**Texto para leitura**
08
de março de 2004
Desde
O expresso da meia-noite (1978), o realizador inglês, radicado
em Hollywood, Alan Parker tem revelado uma fraqueza por golpes
narrativos plásticos capazes de aliciar o espectador mais
despreparado. Cheio de pretensas intenções críticas
sobre o tema de que se aproxima superficialmente e valendo-se
dos conhecidos fricotes visuais britânicos, Parker tem-se
dado bem no cinema americano graças às facilidades
de comunicação com o público.
Seu
novo filme, A vida David Gale (The life of David Gale; 2003),
parte de um assunto espinhoso: a questão da pena de morte
nos Estados Unidos. Colocando em cena um professor de filosofia,
vivido com despojado interesse por Kevin Spacey, Parker inicialmente
discute antropologicamente o problema da usurpação
pelo Estado do direito de matar, revocando Sócrates e
Platão; para a ligeireza do cinema de Parker, as referências
são muito pretensiosas e deslocadas.

**Tarefas**
1: Responda às perguntas sobre a crítica, marcando cada resposta com a mesma letra da pergunta.
(a) Em que ano saiu O expresso da meia-noite?
(b) Que ator vive o professor de filosofia?
(c) Quais filósofos são evocados na discussão sobre a pena de morte?
2: Transforme em tabela Markdown, com as colunas Nº e Linha, as linhas das entradas entre a que contém "Starting with nearest" e o fim das entradas, ambas incluídas, deixando de fora as linhas em branco.
As entradas não têm nenhuma relação com a crítica.

**Trechos de conjunto de dados de raciocínio espacial**
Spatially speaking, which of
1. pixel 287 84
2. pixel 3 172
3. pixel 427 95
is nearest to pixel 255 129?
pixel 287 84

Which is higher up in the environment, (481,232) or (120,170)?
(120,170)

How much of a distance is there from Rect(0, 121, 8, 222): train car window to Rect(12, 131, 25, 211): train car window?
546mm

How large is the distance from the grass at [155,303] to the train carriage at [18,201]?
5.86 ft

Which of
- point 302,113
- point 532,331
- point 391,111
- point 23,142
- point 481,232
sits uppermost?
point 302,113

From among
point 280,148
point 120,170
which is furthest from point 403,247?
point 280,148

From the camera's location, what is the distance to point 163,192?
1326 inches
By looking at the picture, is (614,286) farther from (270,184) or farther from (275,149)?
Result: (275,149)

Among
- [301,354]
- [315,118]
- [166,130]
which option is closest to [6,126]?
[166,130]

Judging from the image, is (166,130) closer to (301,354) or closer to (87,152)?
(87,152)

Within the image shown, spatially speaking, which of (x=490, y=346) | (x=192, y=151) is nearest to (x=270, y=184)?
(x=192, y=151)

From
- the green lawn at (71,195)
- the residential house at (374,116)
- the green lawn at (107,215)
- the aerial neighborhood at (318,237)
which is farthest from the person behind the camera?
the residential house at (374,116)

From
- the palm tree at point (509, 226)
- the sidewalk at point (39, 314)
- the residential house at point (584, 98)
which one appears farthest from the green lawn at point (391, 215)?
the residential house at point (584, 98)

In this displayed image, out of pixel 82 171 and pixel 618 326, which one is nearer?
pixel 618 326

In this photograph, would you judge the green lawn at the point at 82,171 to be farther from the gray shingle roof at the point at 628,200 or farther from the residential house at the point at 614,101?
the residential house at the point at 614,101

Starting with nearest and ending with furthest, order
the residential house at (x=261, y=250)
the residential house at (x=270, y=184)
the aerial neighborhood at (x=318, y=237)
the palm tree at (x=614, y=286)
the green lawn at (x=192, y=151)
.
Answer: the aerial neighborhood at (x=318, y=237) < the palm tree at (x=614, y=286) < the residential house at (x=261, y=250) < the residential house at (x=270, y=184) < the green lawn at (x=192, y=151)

**Respostas finais**
1:
(a) 1978
(b) Kevin Spacey
(c) Sócrates e Platão

2:
| Nº | Linha |
|---|---|
| 1 | Starting with nearest and ending with furthest, order |
| 2 | the residential house at (x=261, y=250) |
| 3 | the residential house at (x=270, y=184) |
| 4 | the aerial neighborhood at (x=318, y=237) |
| 5 | the palm tree at (x=614, y=286) |
| 6 | the green lawn at (x=192, y=151) |
| 7 | . |
| 8 | Answer: the aerial neighborhood at (x=318, y=237) < the palm tree at (x=614, y=286) < the residential house at (x=261, y=250) < the residential house at (x=270, y=184) < the green lawn at (x=192, y=151) |